The Appellant makes other points as to lack of pagination of the bundle and a large bundle of little relevance, but I do not consider these points to amount to evidence of unreasonably conduct.
As to assessment of costs, the Appellant can claim for time spent and costs incurred only from the date of the disputed decision (notice of rejection). Further, as the jurisdiction of the Tribunal is similar to the jurisdiction of the country court, the litigant in person rate of £9.25 is apposite.

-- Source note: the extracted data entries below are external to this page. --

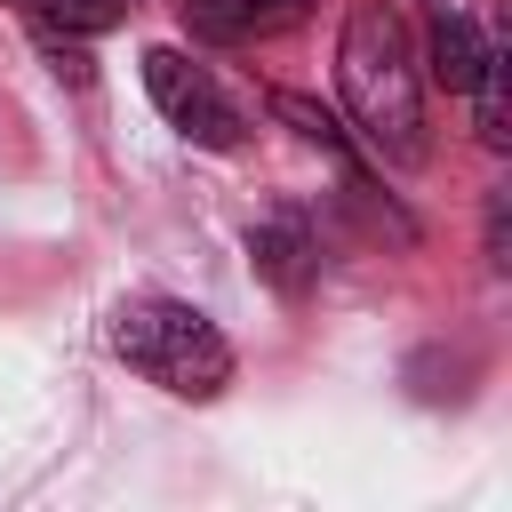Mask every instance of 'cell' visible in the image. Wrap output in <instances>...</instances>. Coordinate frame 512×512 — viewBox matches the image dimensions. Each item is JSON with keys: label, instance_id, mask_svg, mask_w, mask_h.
Returning <instances> with one entry per match:
<instances>
[{"label": "cell", "instance_id": "1", "mask_svg": "<svg viewBox=\"0 0 512 512\" xmlns=\"http://www.w3.org/2000/svg\"><path fill=\"white\" fill-rule=\"evenodd\" d=\"M336 96L368 160L416 168L424 160V72L408 48V24L384 0H352L344 40H336Z\"/></svg>", "mask_w": 512, "mask_h": 512}, {"label": "cell", "instance_id": "2", "mask_svg": "<svg viewBox=\"0 0 512 512\" xmlns=\"http://www.w3.org/2000/svg\"><path fill=\"white\" fill-rule=\"evenodd\" d=\"M104 336H112V352H120L144 384H160L168 400H216V392L232 384V344H224V328H216L200 304H184V296H128Z\"/></svg>", "mask_w": 512, "mask_h": 512}, {"label": "cell", "instance_id": "3", "mask_svg": "<svg viewBox=\"0 0 512 512\" xmlns=\"http://www.w3.org/2000/svg\"><path fill=\"white\" fill-rule=\"evenodd\" d=\"M144 96L160 104V120H168L176 136H192V144H208V152H232V144L248 136L240 96H232L208 64H192L184 48H144Z\"/></svg>", "mask_w": 512, "mask_h": 512}, {"label": "cell", "instance_id": "4", "mask_svg": "<svg viewBox=\"0 0 512 512\" xmlns=\"http://www.w3.org/2000/svg\"><path fill=\"white\" fill-rule=\"evenodd\" d=\"M176 8H184V24H192L200 40L240 48V40H272V32H288L312 0H176Z\"/></svg>", "mask_w": 512, "mask_h": 512}, {"label": "cell", "instance_id": "5", "mask_svg": "<svg viewBox=\"0 0 512 512\" xmlns=\"http://www.w3.org/2000/svg\"><path fill=\"white\" fill-rule=\"evenodd\" d=\"M16 8H24L32 32L48 40L56 72H64V64L80 72V40H96V32H112V24L128 16V0H16Z\"/></svg>", "mask_w": 512, "mask_h": 512}, {"label": "cell", "instance_id": "6", "mask_svg": "<svg viewBox=\"0 0 512 512\" xmlns=\"http://www.w3.org/2000/svg\"><path fill=\"white\" fill-rule=\"evenodd\" d=\"M432 8H440V16H432V80L464 96V88H472V80L488 72L496 40H488V32H480V24L464 16V8H448V0H432Z\"/></svg>", "mask_w": 512, "mask_h": 512}, {"label": "cell", "instance_id": "7", "mask_svg": "<svg viewBox=\"0 0 512 512\" xmlns=\"http://www.w3.org/2000/svg\"><path fill=\"white\" fill-rule=\"evenodd\" d=\"M248 256H256V272H264L280 296H296V288L320 272V248H312V232H304L296 216H272V224H256V232H248Z\"/></svg>", "mask_w": 512, "mask_h": 512}, {"label": "cell", "instance_id": "8", "mask_svg": "<svg viewBox=\"0 0 512 512\" xmlns=\"http://www.w3.org/2000/svg\"><path fill=\"white\" fill-rule=\"evenodd\" d=\"M272 112H280V120H288L304 144H320V152H336V160H344V128H336V120H328L312 96H288V88H280V96H272Z\"/></svg>", "mask_w": 512, "mask_h": 512}]
</instances>
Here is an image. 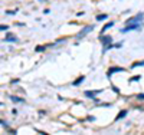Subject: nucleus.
I'll use <instances>...</instances> for the list:
<instances>
[{"instance_id": "f257e3e1", "label": "nucleus", "mask_w": 144, "mask_h": 135, "mask_svg": "<svg viewBox=\"0 0 144 135\" xmlns=\"http://www.w3.org/2000/svg\"><path fill=\"white\" fill-rule=\"evenodd\" d=\"M141 27V23H127V26L124 29H121L122 33H127V32H133V30H138Z\"/></svg>"}, {"instance_id": "f03ea898", "label": "nucleus", "mask_w": 144, "mask_h": 135, "mask_svg": "<svg viewBox=\"0 0 144 135\" xmlns=\"http://www.w3.org/2000/svg\"><path fill=\"white\" fill-rule=\"evenodd\" d=\"M117 72H125V69L121 66H113V68H110L107 71V78H111L114 75V73H117Z\"/></svg>"}, {"instance_id": "7ed1b4c3", "label": "nucleus", "mask_w": 144, "mask_h": 135, "mask_svg": "<svg viewBox=\"0 0 144 135\" xmlns=\"http://www.w3.org/2000/svg\"><path fill=\"white\" fill-rule=\"evenodd\" d=\"M92 30H94V26H86V27H84V29H82V30L77 35V39H81V37L86 36V35H88L89 32H92Z\"/></svg>"}, {"instance_id": "20e7f679", "label": "nucleus", "mask_w": 144, "mask_h": 135, "mask_svg": "<svg viewBox=\"0 0 144 135\" xmlns=\"http://www.w3.org/2000/svg\"><path fill=\"white\" fill-rule=\"evenodd\" d=\"M104 89H97V91H85L84 92V95H85L86 98H91V99H94L97 95H99L101 92H102Z\"/></svg>"}, {"instance_id": "39448f33", "label": "nucleus", "mask_w": 144, "mask_h": 135, "mask_svg": "<svg viewBox=\"0 0 144 135\" xmlns=\"http://www.w3.org/2000/svg\"><path fill=\"white\" fill-rule=\"evenodd\" d=\"M99 40H101V43H102L104 48H105V46L113 43V37L111 36H102V35H101V36H99Z\"/></svg>"}, {"instance_id": "423d86ee", "label": "nucleus", "mask_w": 144, "mask_h": 135, "mask_svg": "<svg viewBox=\"0 0 144 135\" xmlns=\"http://www.w3.org/2000/svg\"><path fill=\"white\" fill-rule=\"evenodd\" d=\"M143 19H144V14L140 13V14H137V16H134V17L128 19L127 23H140V20H143Z\"/></svg>"}, {"instance_id": "0eeeda50", "label": "nucleus", "mask_w": 144, "mask_h": 135, "mask_svg": "<svg viewBox=\"0 0 144 135\" xmlns=\"http://www.w3.org/2000/svg\"><path fill=\"white\" fill-rule=\"evenodd\" d=\"M84 81H85V76H84V75H81L79 78H77L75 81L72 82V85H74V86H79V85H81V83H82Z\"/></svg>"}, {"instance_id": "6e6552de", "label": "nucleus", "mask_w": 144, "mask_h": 135, "mask_svg": "<svg viewBox=\"0 0 144 135\" xmlns=\"http://www.w3.org/2000/svg\"><path fill=\"white\" fill-rule=\"evenodd\" d=\"M127 114H128V111L127 109H122L121 112L117 115V118H115V121H118V119H122V118H125L127 117Z\"/></svg>"}, {"instance_id": "1a4fd4ad", "label": "nucleus", "mask_w": 144, "mask_h": 135, "mask_svg": "<svg viewBox=\"0 0 144 135\" xmlns=\"http://www.w3.org/2000/svg\"><path fill=\"white\" fill-rule=\"evenodd\" d=\"M113 26H114V22H108L107 25H105V26L101 29V35H104V33L107 32V29H110V27H113Z\"/></svg>"}, {"instance_id": "9d476101", "label": "nucleus", "mask_w": 144, "mask_h": 135, "mask_svg": "<svg viewBox=\"0 0 144 135\" xmlns=\"http://www.w3.org/2000/svg\"><path fill=\"white\" fill-rule=\"evenodd\" d=\"M138 66H144V60H138V62H135L131 65V69H135V68H138Z\"/></svg>"}, {"instance_id": "9b49d317", "label": "nucleus", "mask_w": 144, "mask_h": 135, "mask_svg": "<svg viewBox=\"0 0 144 135\" xmlns=\"http://www.w3.org/2000/svg\"><path fill=\"white\" fill-rule=\"evenodd\" d=\"M107 19H108L107 14H99V16H97V20H98V22H102V20H107Z\"/></svg>"}, {"instance_id": "f8f14e48", "label": "nucleus", "mask_w": 144, "mask_h": 135, "mask_svg": "<svg viewBox=\"0 0 144 135\" xmlns=\"http://www.w3.org/2000/svg\"><path fill=\"white\" fill-rule=\"evenodd\" d=\"M46 48H48V46H36V48H35V50H36V52H43V50H45L46 49Z\"/></svg>"}, {"instance_id": "ddd939ff", "label": "nucleus", "mask_w": 144, "mask_h": 135, "mask_svg": "<svg viewBox=\"0 0 144 135\" xmlns=\"http://www.w3.org/2000/svg\"><path fill=\"white\" fill-rule=\"evenodd\" d=\"M5 40H6V42H16L17 39H16V36H7Z\"/></svg>"}, {"instance_id": "4468645a", "label": "nucleus", "mask_w": 144, "mask_h": 135, "mask_svg": "<svg viewBox=\"0 0 144 135\" xmlns=\"http://www.w3.org/2000/svg\"><path fill=\"white\" fill-rule=\"evenodd\" d=\"M10 99L13 101V102H23L22 98H17V96H10Z\"/></svg>"}, {"instance_id": "2eb2a0df", "label": "nucleus", "mask_w": 144, "mask_h": 135, "mask_svg": "<svg viewBox=\"0 0 144 135\" xmlns=\"http://www.w3.org/2000/svg\"><path fill=\"white\" fill-rule=\"evenodd\" d=\"M141 79V75H137V76H133L130 79V82H137V81H140Z\"/></svg>"}, {"instance_id": "dca6fc26", "label": "nucleus", "mask_w": 144, "mask_h": 135, "mask_svg": "<svg viewBox=\"0 0 144 135\" xmlns=\"http://www.w3.org/2000/svg\"><path fill=\"white\" fill-rule=\"evenodd\" d=\"M7 29H9V26H7V25H0V32L7 30Z\"/></svg>"}, {"instance_id": "f3484780", "label": "nucleus", "mask_w": 144, "mask_h": 135, "mask_svg": "<svg viewBox=\"0 0 144 135\" xmlns=\"http://www.w3.org/2000/svg\"><path fill=\"white\" fill-rule=\"evenodd\" d=\"M137 99H140V101H144V94H140V95H137Z\"/></svg>"}, {"instance_id": "a211bd4d", "label": "nucleus", "mask_w": 144, "mask_h": 135, "mask_svg": "<svg viewBox=\"0 0 144 135\" xmlns=\"http://www.w3.org/2000/svg\"><path fill=\"white\" fill-rule=\"evenodd\" d=\"M6 14H16V10H7Z\"/></svg>"}, {"instance_id": "6ab92c4d", "label": "nucleus", "mask_w": 144, "mask_h": 135, "mask_svg": "<svg viewBox=\"0 0 144 135\" xmlns=\"http://www.w3.org/2000/svg\"><path fill=\"white\" fill-rule=\"evenodd\" d=\"M113 91L115 92V94H120V89H118V88H115V86H113Z\"/></svg>"}]
</instances>
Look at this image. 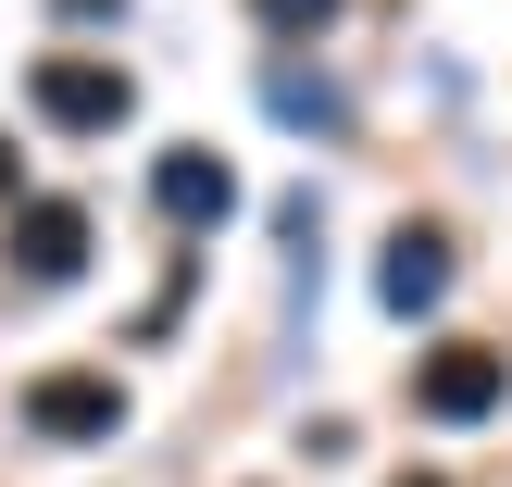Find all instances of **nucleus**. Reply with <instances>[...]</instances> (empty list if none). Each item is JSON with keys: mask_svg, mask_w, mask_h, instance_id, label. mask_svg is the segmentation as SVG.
<instances>
[{"mask_svg": "<svg viewBox=\"0 0 512 487\" xmlns=\"http://www.w3.org/2000/svg\"><path fill=\"white\" fill-rule=\"evenodd\" d=\"M0 188H13V150H0Z\"/></svg>", "mask_w": 512, "mask_h": 487, "instance_id": "nucleus-9", "label": "nucleus"}, {"mask_svg": "<svg viewBox=\"0 0 512 487\" xmlns=\"http://www.w3.org/2000/svg\"><path fill=\"white\" fill-rule=\"evenodd\" d=\"M275 113H288V125H338V88H313V75H275Z\"/></svg>", "mask_w": 512, "mask_h": 487, "instance_id": "nucleus-8", "label": "nucleus"}, {"mask_svg": "<svg viewBox=\"0 0 512 487\" xmlns=\"http://www.w3.org/2000/svg\"><path fill=\"white\" fill-rule=\"evenodd\" d=\"M25 100H38V125H63V138H113V125L138 113V75L88 63V50H50V63L25 75Z\"/></svg>", "mask_w": 512, "mask_h": 487, "instance_id": "nucleus-1", "label": "nucleus"}, {"mask_svg": "<svg viewBox=\"0 0 512 487\" xmlns=\"http://www.w3.org/2000/svg\"><path fill=\"white\" fill-rule=\"evenodd\" d=\"M150 200H163V225H188V238H200V225L238 213V175H225L213 150H163V163H150Z\"/></svg>", "mask_w": 512, "mask_h": 487, "instance_id": "nucleus-5", "label": "nucleus"}, {"mask_svg": "<svg viewBox=\"0 0 512 487\" xmlns=\"http://www.w3.org/2000/svg\"><path fill=\"white\" fill-rule=\"evenodd\" d=\"M375 300H388L400 325L450 300V238H438V225H400V238H388V263H375Z\"/></svg>", "mask_w": 512, "mask_h": 487, "instance_id": "nucleus-6", "label": "nucleus"}, {"mask_svg": "<svg viewBox=\"0 0 512 487\" xmlns=\"http://www.w3.org/2000/svg\"><path fill=\"white\" fill-rule=\"evenodd\" d=\"M413 487H438V475H413Z\"/></svg>", "mask_w": 512, "mask_h": 487, "instance_id": "nucleus-10", "label": "nucleus"}, {"mask_svg": "<svg viewBox=\"0 0 512 487\" xmlns=\"http://www.w3.org/2000/svg\"><path fill=\"white\" fill-rule=\"evenodd\" d=\"M500 400H512V350H488V338H450V350L413 363V413L425 425H488Z\"/></svg>", "mask_w": 512, "mask_h": 487, "instance_id": "nucleus-2", "label": "nucleus"}, {"mask_svg": "<svg viewBox=\"0 0 512 487\" xmlns=\"http://www.w3.org/2000/svg\"><path fill=\"white\" fill-rule=\"evenodd\" d=\"M250 25L263 38H313V25H338V0H250Z\"/></svg>", "mask_w": 512, "mask_h": 487, "instance_id": "nucleus-7", "label": "nucleus"}, {"mask_svg": "<svg viewBox=\"0 0 512 487\" xmlns=\"http://www.w3.org/2000/svg\"><path fill=\"white\" fill-rule=\"evenodd\" d=\"M75 263H88V213L75 200H25L13 213V275L25 288H75Z\"/></svg>", "mask_w": 512, "mask_h": 487, "instance_id": "nucleus-3", "label": "nucleus"}, {"mask_svg": "<svg viewBox=\"0 0 512 487\" xmlns=\"http://www.w3.org/2000/svg\"><path fill=\"white\" fill-rule=\"evenodd\" d=\"M25 425H38V438H113L125 388L113 375H38V388H25Z\"/></svg>", "mask_w": 512, "mask_h": 487, "instance_id": "nucleus-4", "label": "nucleus"}]
</instances>
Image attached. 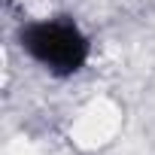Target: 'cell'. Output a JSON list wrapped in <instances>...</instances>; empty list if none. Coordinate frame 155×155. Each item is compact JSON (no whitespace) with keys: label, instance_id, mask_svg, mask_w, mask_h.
Segmentation results:
<instances>
[{"label":"cell","instance_id":"6da1fadb","mask_svg":"<svg viewBox=\"0 0 155 155\" xmlns=\"http://www.w3.org/2000/svg\"><path fill=\"white\" fill-rule=\"evenodd\" d=\"M25 49L55 73H73L88 58V40L73 21H40L21 34Z\"/></svg>","mask_w":155,"mask_h":155}]
</instances>
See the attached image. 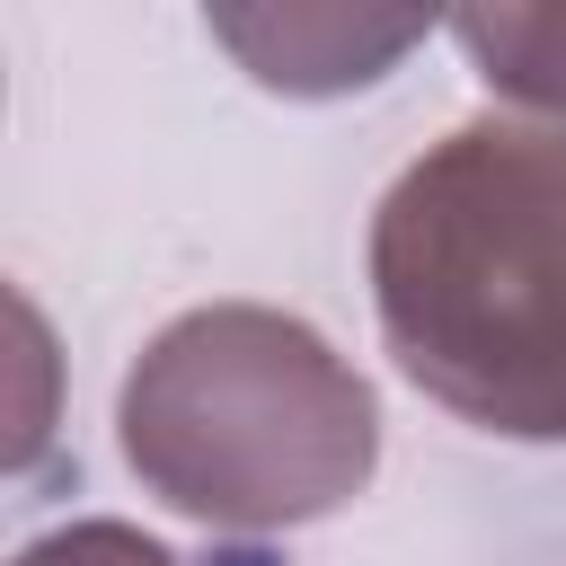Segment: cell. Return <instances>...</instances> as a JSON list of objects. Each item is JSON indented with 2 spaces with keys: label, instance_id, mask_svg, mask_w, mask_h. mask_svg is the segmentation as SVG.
Returning <instances> with one entry per match:
<instances>
[{
  "label": "cell",
  "instance_id": "7a4b0ae2",
  "mask_svg": "<svg viewBox=\"0 0 566 566\" xmlns=\"http://www.w3.org/2000/svg\"><path fill=\"white\" fill-rule=\"evenodd\" d=\"M115 442L142 495L203 531H301L371 486L380 398L310 318L212 301L133 354Z\"/></svg>",
  "mask_w": 566,
  "mask_h": 566
},
{
  "label": "cell",
  "instance_id": "6da1fadb",
  "mask_svg": "<svg viewBox=\"0 0 566 566\" xmlns=\"http://www.w3.org/2000/svg\"><path fill=\"white\" fill-rule=\"evenodd\" d=\"M363 265L380 345L433 407L566 442V124H451L389 177Z\"/></svg>",
  "mask_w": 566,
  "mask_h": 566
},
{
  "label": "cell",
  "instance_id": "277c9868",
  "mask_svg": "<svg viewBox=\"0 0 566 566\" xmlns=\"http://www.w3.org/2000/svg\"><path fill=\"white\" fill-rule=\"evenodd\" d=\"M451 35H460V53H469V71L513 106V115H548V124H566V9L548 0V9H460L451 18Z\"/></svg>",
  "mask_w": 566,
  "mask_h": 566
},
{
  "label": "cell",
  "instance_id": "5b68a950",
  "mask_svg": "<svg viewBox=\"0 0 566 566\" xmlns=\"http://www.w3.org/2000/svg\"><path fill=\"white\" fill-rule=\"evenodd\" d=\"M18 566H177V548H159L150 531H133L115 513H88V522H62V531L27 539Z\"/></svg>",
  "mask_w": 566,
  "mask_h": 566
},
{
  "label": "cell",
  "instance_id": "3957f363",
  "mask_svg": "<svg viewBox=\"0 0 566 566\" xmlns=\"http://www.w3.org/2000/svg\"><path fill=\"white\" fill-rule=\"evenodd\" d=\"M212 44L248 62V80L283 97H345L371 88L407 44L433 35L424 9H203Z\"/></svg>",
  "mask_w": 566,
  "mask_h": 566
}]
</instances>
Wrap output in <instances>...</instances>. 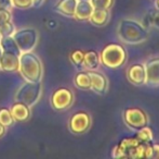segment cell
<instances>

I allow time and expenses for travel: the Appellant does not have to justify why he wishes to attend an oral hearing; he is entitled to do so, and is indeed helpful where routes/photographs/signage/perspective are relevant to the decision.
I accept, in light of the Appellant's address, that his travel claim in terms of expenses of £55.10 is reasonable and reasonably incurred.
In light of the distance, the length of travel is reasonable, as is the time in the hearing, and preparation time for filing the notice of appeal, entering into correspondence, raising issues, drafting letters, and preparing for the hearing, I allow 9 hours in total at £9.25 per hour (£83.25).
I therefore make a costs award in the Appellant's favour of £138.35.
The litigant in person rate is now £19 per hour so even more could have been awarded.
Interesting points from Mr Musatrd's point of view is that a CPZ is only meant to cover a small number of streets not huge areas which lead to the vital signs being a long way away and this decision helps with the argument that signage is not adequate & often there will only be one sign that was passed about a mile away.
The evidence bundle of 200 pages does outface many motorists who don't then study it carefully. One day Mr Mustard will get around to dissecting and explaining an evidence bundle to you and suggest an order in which to tackle it and what to look for.
In this case the motorist put his cards on the table early and detailed his approach route so the only signs the council needed to produce were the ones between the edge of the zone and his stopping point. It was lazy of the council (or possibly NSL who do most of the back office work) to put every sign for the Saracens zone in the bundle as that was simply padding.
The Statutory Guidance of the Secreatary of State requires that a Notice of Rejection should be as follows
Thus merely saying that the signs are there and not explaining how they were adequate and how they could be seen despite the trees doesn't cut it and their arrogant and unhelpful summary dismissal has cost them dear. Mr Mustard sees numerous similar Notices of Rejection. Barnet Council need to improve their written responses.